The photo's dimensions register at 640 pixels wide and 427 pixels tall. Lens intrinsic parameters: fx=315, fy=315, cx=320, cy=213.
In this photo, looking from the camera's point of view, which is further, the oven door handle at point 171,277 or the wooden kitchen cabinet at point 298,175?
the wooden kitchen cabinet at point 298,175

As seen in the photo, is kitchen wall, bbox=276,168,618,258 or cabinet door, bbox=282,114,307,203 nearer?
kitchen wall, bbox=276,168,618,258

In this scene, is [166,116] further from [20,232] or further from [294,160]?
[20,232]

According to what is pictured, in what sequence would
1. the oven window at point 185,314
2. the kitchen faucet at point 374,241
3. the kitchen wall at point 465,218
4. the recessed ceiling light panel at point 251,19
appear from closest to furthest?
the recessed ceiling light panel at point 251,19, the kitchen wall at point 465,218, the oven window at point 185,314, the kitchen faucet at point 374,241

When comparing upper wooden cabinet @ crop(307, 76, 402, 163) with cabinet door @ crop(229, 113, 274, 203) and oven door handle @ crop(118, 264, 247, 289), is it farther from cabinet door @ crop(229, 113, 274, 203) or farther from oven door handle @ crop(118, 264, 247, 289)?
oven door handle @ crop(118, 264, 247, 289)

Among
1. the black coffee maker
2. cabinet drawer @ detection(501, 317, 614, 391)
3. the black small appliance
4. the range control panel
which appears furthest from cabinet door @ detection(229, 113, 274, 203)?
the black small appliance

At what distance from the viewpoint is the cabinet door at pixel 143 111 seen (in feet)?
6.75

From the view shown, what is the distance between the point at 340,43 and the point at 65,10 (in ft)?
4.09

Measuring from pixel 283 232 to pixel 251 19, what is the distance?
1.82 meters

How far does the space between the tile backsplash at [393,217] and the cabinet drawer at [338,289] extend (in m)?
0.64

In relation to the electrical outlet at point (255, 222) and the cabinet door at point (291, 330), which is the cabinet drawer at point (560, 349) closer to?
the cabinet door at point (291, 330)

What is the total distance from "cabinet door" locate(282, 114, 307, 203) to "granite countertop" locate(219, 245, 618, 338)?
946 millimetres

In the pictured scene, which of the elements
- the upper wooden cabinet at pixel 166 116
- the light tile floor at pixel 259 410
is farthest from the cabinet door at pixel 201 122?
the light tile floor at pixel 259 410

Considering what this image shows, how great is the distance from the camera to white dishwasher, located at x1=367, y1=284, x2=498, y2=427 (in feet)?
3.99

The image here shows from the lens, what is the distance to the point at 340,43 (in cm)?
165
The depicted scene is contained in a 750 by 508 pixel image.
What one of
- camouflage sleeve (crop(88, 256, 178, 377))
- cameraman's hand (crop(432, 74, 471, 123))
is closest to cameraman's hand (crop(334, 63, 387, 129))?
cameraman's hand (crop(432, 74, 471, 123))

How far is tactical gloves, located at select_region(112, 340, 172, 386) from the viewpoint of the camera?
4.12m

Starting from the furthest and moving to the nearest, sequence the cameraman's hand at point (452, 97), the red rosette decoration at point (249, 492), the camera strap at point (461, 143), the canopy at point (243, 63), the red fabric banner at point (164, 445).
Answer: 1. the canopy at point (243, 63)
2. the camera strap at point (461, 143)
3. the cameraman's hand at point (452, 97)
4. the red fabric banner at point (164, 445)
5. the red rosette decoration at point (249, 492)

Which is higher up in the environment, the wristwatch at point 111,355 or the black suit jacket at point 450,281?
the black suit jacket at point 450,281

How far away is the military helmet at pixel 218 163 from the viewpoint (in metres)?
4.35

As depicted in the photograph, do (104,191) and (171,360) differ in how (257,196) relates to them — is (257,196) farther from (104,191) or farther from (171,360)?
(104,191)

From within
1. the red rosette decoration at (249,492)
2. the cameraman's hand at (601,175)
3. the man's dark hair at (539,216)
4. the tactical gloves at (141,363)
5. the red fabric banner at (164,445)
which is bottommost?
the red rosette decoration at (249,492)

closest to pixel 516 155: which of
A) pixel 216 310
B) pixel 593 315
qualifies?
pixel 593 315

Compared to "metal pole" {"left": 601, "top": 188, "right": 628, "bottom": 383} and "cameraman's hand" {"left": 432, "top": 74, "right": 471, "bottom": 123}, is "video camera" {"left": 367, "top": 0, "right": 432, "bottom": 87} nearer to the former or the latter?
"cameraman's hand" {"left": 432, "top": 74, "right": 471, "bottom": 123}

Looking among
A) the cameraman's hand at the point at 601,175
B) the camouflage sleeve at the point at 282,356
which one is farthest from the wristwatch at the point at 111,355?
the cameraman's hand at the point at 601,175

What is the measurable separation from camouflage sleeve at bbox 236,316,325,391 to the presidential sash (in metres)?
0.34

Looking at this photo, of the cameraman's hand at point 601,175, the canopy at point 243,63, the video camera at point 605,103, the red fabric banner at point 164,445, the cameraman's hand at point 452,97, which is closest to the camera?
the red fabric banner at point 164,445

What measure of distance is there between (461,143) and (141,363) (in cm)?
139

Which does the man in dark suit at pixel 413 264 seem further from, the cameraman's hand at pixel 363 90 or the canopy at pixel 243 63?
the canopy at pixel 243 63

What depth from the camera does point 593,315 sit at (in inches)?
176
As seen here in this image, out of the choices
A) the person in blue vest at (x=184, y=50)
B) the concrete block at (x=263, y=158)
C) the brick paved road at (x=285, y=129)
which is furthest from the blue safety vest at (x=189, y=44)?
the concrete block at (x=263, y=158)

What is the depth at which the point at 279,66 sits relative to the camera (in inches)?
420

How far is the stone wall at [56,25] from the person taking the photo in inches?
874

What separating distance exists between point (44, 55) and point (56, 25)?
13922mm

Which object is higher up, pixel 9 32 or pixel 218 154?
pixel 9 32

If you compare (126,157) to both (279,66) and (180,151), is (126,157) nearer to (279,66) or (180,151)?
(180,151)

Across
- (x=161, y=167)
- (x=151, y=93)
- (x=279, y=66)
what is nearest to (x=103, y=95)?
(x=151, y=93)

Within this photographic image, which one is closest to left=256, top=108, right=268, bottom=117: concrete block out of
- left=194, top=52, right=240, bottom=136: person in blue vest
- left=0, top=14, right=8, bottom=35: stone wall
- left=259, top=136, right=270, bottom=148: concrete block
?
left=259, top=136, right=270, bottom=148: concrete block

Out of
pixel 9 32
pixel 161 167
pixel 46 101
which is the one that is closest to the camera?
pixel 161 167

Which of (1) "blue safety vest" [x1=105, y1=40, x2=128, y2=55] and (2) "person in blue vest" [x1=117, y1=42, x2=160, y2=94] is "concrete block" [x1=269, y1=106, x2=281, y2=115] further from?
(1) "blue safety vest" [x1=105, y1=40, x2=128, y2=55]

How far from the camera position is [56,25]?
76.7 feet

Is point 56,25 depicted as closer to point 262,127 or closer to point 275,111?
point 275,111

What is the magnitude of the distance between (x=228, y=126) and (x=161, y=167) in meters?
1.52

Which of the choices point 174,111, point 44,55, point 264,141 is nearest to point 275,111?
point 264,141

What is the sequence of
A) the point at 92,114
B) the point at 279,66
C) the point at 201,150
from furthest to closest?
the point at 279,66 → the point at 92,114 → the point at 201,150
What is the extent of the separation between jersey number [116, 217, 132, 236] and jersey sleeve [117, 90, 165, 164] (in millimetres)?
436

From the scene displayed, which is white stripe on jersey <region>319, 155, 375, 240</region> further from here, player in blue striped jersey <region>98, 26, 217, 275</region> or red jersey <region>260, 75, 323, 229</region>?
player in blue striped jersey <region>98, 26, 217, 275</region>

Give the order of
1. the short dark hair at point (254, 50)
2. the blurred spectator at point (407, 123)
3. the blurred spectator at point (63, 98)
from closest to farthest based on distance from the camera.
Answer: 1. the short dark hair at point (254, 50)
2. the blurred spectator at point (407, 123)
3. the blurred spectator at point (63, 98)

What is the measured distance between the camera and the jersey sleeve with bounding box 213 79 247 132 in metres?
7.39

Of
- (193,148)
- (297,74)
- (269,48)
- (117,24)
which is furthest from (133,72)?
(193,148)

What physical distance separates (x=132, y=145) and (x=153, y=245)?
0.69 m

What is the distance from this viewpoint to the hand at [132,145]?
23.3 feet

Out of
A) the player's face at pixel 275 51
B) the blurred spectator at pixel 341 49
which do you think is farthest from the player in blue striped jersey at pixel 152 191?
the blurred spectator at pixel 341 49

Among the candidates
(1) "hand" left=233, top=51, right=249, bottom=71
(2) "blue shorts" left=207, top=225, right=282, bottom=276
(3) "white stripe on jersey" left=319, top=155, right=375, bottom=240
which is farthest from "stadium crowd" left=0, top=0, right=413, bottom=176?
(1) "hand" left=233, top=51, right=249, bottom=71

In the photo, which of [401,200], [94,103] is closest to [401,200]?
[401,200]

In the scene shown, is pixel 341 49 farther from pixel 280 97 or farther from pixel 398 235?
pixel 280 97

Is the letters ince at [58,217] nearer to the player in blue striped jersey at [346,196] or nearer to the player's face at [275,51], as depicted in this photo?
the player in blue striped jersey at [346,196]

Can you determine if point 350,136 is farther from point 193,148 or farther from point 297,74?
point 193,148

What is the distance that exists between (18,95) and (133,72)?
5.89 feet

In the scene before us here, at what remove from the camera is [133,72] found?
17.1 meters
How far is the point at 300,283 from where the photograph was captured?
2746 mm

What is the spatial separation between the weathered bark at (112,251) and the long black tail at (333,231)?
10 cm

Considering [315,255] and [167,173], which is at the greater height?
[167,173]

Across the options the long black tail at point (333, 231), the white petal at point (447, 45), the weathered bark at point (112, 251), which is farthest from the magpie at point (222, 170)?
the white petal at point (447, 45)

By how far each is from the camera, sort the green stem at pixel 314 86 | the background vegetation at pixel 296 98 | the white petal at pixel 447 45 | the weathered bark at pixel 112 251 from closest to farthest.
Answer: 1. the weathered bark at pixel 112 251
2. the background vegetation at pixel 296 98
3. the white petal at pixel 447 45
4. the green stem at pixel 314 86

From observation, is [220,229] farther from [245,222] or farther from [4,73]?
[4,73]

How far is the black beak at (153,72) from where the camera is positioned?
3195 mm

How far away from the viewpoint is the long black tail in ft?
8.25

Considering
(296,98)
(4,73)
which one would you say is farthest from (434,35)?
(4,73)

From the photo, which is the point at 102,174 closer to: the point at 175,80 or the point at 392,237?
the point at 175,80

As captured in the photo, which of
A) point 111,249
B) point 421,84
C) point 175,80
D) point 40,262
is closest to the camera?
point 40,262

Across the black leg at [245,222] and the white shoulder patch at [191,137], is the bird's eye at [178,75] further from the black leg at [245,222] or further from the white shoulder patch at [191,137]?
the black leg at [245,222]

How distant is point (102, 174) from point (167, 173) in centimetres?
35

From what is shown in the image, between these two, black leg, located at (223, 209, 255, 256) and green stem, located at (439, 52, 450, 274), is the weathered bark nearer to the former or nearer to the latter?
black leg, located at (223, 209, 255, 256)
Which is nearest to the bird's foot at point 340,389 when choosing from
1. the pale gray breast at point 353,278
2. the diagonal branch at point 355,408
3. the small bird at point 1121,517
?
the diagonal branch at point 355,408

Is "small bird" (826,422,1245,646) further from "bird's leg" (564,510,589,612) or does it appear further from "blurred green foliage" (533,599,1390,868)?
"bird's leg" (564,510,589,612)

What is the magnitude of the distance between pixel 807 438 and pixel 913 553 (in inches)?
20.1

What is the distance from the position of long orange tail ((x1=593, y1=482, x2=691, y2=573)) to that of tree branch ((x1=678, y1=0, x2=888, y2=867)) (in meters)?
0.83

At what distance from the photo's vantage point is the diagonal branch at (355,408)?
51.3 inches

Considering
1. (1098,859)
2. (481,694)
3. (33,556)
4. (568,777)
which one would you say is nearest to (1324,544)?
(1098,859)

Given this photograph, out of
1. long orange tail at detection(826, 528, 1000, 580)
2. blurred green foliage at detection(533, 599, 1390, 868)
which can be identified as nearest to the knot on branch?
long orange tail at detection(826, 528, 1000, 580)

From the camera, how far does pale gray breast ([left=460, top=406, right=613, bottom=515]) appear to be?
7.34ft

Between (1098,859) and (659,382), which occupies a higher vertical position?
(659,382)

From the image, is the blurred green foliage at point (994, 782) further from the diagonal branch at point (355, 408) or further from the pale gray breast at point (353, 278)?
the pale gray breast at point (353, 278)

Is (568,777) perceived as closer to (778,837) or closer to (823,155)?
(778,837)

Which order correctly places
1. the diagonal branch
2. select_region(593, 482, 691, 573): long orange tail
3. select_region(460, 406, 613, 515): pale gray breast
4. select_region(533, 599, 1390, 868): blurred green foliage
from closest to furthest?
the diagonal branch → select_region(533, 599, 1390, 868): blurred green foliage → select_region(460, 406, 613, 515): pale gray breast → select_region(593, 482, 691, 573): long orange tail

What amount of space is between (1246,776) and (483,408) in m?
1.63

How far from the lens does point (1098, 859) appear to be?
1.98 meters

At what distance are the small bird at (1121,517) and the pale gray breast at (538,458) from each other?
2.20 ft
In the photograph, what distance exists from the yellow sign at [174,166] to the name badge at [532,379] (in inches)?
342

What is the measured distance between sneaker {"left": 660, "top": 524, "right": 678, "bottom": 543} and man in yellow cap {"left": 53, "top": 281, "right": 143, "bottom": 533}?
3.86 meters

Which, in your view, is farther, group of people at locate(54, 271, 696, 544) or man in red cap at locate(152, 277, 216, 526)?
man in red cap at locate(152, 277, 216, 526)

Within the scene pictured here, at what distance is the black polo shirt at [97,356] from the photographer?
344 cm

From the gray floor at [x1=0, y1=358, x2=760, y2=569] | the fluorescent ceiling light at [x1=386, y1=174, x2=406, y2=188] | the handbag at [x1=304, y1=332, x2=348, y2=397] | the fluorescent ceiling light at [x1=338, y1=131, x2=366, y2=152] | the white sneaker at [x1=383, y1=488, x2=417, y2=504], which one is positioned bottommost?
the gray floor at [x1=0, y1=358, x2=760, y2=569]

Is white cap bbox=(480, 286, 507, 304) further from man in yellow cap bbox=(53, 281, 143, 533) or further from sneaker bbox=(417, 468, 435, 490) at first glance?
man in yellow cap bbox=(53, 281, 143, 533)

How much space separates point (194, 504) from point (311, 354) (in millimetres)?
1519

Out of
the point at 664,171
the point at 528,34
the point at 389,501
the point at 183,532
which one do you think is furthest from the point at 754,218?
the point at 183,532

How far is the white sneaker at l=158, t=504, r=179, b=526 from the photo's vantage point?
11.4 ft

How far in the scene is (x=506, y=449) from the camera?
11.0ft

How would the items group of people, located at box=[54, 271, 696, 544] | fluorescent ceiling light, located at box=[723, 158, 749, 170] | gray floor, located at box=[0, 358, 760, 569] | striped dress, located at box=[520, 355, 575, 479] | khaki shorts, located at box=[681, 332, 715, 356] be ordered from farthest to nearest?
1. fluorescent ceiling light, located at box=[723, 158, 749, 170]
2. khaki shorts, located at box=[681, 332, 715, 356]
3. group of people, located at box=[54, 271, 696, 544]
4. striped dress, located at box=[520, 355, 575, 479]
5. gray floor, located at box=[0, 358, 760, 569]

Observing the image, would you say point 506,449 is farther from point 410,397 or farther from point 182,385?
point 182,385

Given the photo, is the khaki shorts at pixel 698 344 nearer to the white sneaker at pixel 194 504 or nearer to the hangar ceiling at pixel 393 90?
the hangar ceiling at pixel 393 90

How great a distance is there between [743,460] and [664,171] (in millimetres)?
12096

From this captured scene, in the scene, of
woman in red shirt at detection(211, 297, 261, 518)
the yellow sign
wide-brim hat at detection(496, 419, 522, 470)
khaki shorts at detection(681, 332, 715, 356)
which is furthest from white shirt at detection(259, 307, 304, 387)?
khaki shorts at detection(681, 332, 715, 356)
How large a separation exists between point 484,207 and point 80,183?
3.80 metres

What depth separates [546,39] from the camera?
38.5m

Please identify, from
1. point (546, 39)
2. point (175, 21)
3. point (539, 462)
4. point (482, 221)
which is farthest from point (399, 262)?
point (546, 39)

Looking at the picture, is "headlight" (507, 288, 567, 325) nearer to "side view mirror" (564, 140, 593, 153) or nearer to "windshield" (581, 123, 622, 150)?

================

◆ **Exercise brief**
Lines from the one containing "How large a" through the final line are to be given again verbatim, with nothing before or after.

◆ **Exercise result**
How large a separation exists between point 484,207 and point 80,183?
3.80 metres

What depth separates [546,39] from the camera?
38.5m

Please identify, from
1. point (546, 39)
2. point (175, 21)
3. point (539, 462)
4. point (482, 221)
which is farthest from point (399, 262)?
point (546, 39)

Looking at the picture, is "headlight" (507, 288, 567, 325) nearer to "side view mirror" (564, 140, 593, 153) or nearer to "windshield" (581, 123, 622, 150)?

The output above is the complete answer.